The deal with Tullet hangs on the decision of global regulators and is likely to be approved by the end of the year. If given the green light, ICAP will transform into NEX Group, and have the bulk of its business devoted to electronic trading and markets infrastructure.
ICAP claims that under current circumstances; low interest rates, high fixed costs, market volatility and regulation tightening on its banking customers, profits are being eroded. The group trusts that the prospective deal will bring a much needed dynamic element to its operations and enable it to adapt to a market that's swiftly evolving.
"Trading activity since the start of the new financial year continues to be challenging", the global broker said in the Financial Times online. The group's revenue dropped by 6 per cent down to £1.3bn for the 12 months to March, and pre-tax profits took a 6 per cent hit, falling to £89m.
The new deal with Tullet will also enable ICAP to escape its division that accommodates large trades leveraged by traders over the phone. It will become a blend of venture capital investments, post-trade services and electronic trading.

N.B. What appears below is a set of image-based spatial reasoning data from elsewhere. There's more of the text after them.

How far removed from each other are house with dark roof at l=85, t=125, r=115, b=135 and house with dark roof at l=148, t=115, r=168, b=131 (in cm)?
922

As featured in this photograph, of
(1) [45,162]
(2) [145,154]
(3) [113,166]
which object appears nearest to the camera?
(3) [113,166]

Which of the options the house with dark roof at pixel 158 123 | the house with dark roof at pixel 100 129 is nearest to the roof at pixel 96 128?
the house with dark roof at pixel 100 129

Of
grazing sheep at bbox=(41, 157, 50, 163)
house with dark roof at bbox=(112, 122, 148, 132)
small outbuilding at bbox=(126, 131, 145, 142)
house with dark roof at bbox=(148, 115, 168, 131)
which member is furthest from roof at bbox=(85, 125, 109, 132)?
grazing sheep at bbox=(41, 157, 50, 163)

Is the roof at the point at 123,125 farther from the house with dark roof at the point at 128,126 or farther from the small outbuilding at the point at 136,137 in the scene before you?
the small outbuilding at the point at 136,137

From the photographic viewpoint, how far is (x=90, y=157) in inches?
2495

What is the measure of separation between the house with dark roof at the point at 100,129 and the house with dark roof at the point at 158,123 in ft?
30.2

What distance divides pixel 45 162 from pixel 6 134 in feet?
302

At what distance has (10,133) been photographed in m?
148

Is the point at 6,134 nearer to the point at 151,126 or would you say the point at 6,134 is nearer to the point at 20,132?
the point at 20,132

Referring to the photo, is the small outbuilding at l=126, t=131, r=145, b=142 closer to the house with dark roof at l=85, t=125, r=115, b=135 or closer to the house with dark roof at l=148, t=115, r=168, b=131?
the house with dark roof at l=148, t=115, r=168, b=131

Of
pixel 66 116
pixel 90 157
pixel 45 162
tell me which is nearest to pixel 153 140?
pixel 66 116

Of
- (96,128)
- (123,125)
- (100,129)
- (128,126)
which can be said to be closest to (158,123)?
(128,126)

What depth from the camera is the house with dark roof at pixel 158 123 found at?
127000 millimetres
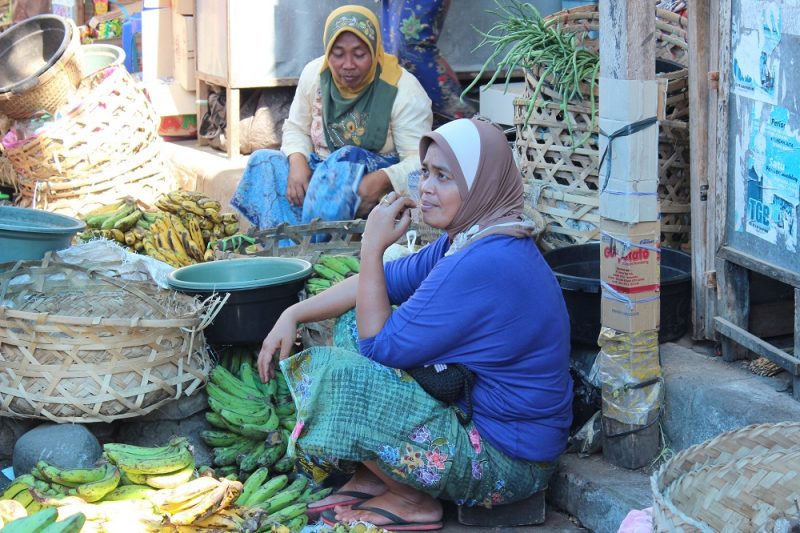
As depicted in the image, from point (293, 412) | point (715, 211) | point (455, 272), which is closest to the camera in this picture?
point (455, 272)

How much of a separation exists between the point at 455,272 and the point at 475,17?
4.66 meters

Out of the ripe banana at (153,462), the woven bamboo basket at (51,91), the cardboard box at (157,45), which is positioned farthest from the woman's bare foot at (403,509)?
the cardboard box at (157,45)

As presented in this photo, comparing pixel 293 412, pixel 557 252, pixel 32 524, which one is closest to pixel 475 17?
pixel 557 252

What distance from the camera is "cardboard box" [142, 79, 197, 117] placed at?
837 centimetres

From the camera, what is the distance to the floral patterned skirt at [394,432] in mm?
3178

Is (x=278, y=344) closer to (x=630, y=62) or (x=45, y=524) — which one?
(x=45, y=524)

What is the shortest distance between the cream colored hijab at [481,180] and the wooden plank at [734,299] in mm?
865

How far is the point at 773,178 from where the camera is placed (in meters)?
3.38

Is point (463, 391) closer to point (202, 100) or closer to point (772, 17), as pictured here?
point (772, 17)

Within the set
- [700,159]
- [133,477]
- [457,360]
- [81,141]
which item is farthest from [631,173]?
[81,141]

Chief Executive of ICAP, Michael Spencer, calls the development "one of the most exciting eras of the company's 30-year history." Mr Spencer underlined the re-brand as a way to re-assert the group's status as a "fast moving, entrepreneurial pure electronic and post trade leader, well positioned for growth."
While making new investments into technology and services, ICAP reported a 16 per cent fall in profits to £78m in operating profits through its electronic trading arms. This was balanced by more encouraging reports coming out of its post-trade services. Further investment was also made throughout the year into new ventures for ICAP's current operational structures.